*What to work on*
Word for word, repeat the data; no picture should appear in the result.

*Recorded information*
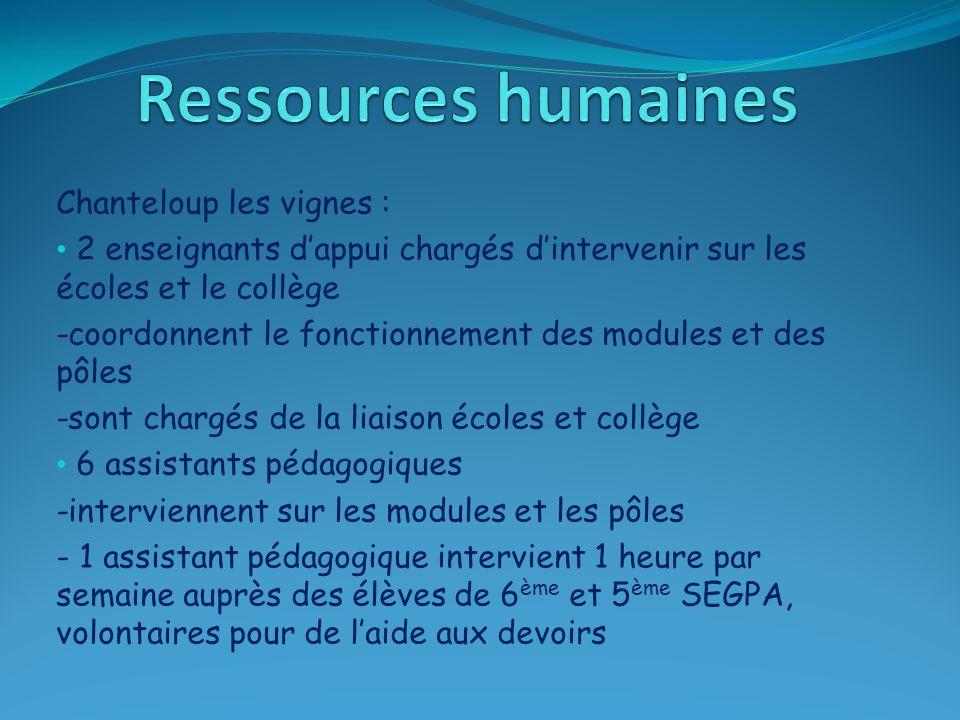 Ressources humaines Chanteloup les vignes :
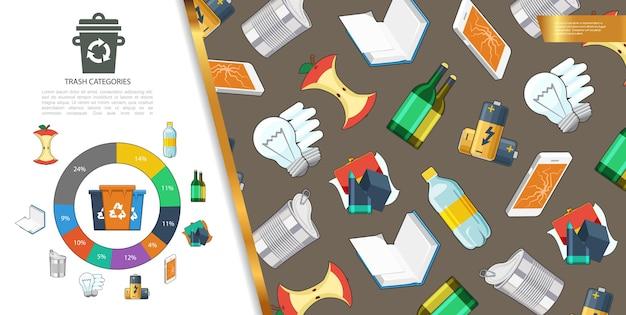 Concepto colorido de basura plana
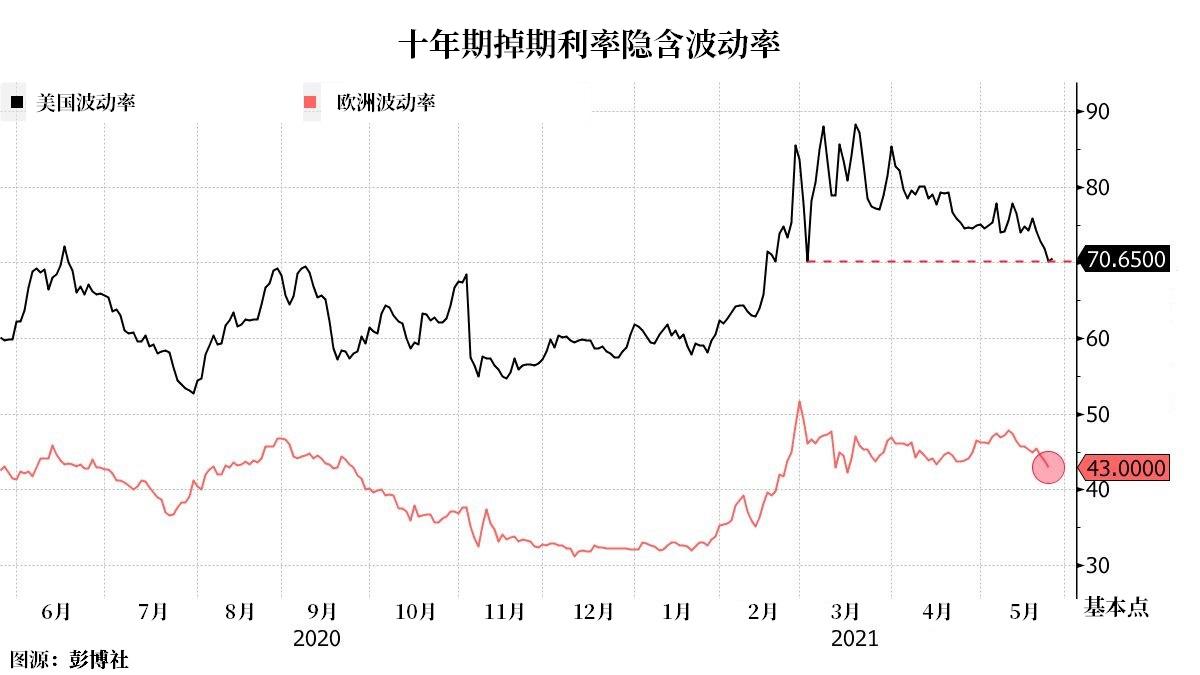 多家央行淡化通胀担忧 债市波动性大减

*Expected answer*
 Ressources humaines Chanteloup les vignes :
 Concepto colorido de basura plana
 多家央行淡化通胀担忧 债市波动性大减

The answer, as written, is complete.